= Patho Plains Important Bird Area =

The Patho Plains Important Bird Area comprises a 794 km^{2} tract of mainly pastoral farmland near the town of Gunbower in north-central Victoria, south-eastern Australia. It contains several relatively small nature conservation reserves as well as the 38 km^{2} Terrick Terrick National Park.

==Description==
The site encompasses remnants of native grassland inhabited by an endangered grassland bird in a monotypic family – the plains-wanderer – with the intervening farmland. The area has a Mediterranean climate with cool, damp winters and hot dry summers, supporting native tussock grassland dominated by Austrostipa and Austrodanthonia species. Other vegetation types are temperate grassy woodlands dominated by white cypress-pine, grey box and yellow box. There are also small areas of black box riparian woodland and granite outcrop shrubland.

==Birds==
The site has been identified by BirdLife International as an Important Bird Area (IBA) because it supports most of Victoria's population of plains-wanderers. As well as the land used by the species, the IBA includes extensive areas of unsuitable farmland which has the potential for restoration to habitat suitable for plains-wanderers.
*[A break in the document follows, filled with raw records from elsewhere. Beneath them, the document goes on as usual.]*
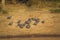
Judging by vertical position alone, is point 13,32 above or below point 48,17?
below

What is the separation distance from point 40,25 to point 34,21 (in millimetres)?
69

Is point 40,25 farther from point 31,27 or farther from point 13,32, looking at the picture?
point 13,32

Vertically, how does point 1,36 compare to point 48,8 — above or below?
below

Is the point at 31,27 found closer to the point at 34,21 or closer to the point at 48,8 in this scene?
the point at 34,21

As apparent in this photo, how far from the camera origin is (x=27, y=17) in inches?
68.2

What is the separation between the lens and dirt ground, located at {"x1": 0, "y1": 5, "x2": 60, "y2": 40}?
167 centimetres

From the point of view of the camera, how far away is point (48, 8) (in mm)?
1752

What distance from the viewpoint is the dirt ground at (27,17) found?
1.67 meters

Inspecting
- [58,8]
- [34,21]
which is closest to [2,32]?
[34,21]

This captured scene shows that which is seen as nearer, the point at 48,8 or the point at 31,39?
the point at 31,39

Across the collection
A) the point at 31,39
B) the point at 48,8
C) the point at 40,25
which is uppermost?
the point at 48,8

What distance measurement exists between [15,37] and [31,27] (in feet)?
0.57

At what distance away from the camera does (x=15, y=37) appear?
5.41 feet

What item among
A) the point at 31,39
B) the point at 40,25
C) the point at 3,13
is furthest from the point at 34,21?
the point at 3,13
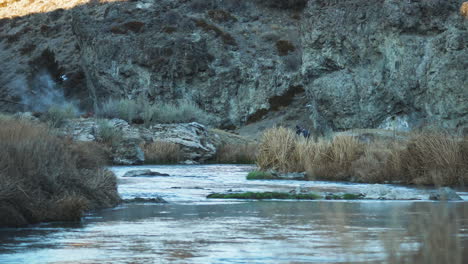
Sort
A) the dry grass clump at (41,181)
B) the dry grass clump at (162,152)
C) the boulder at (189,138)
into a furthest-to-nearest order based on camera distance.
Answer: the boulder at (189,138) < the dry grass clump at (162,152) < the dry grass clump at (41,181)

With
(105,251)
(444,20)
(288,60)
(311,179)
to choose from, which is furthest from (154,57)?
(105,251)

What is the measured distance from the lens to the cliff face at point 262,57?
178ft

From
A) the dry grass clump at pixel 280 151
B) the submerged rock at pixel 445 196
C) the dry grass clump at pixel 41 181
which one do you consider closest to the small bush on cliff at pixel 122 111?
the dry grass clump at pixel 280 151

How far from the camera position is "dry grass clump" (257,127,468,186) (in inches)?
1107

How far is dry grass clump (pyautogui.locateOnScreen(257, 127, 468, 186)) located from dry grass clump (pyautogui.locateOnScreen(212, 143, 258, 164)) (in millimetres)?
13023

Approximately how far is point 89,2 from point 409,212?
73.0 metres

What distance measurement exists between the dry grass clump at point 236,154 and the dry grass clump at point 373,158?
13023 mm

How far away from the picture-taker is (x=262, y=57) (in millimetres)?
73688

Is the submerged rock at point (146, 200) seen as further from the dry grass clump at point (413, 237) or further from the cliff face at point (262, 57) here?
the cliff face at point (262, 57)

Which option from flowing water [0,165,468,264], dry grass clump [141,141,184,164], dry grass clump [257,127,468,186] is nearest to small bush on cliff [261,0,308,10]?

It includes an area of woodland which supports the largest regional population of diamond firetails. Birds of prey that breed in the area include spotted harriers and black falcons. Bush stone-curlews and painted honeyeaters have been recorded. The woodland area is important for brown treecreepers, black-chinned honeyeaters, grey-crowned babblers and hooded robins. Inland species near the south-eastern limit of their range include Australian ringnecks, chestnut-crowned babblers and white-winged fairy-wrens.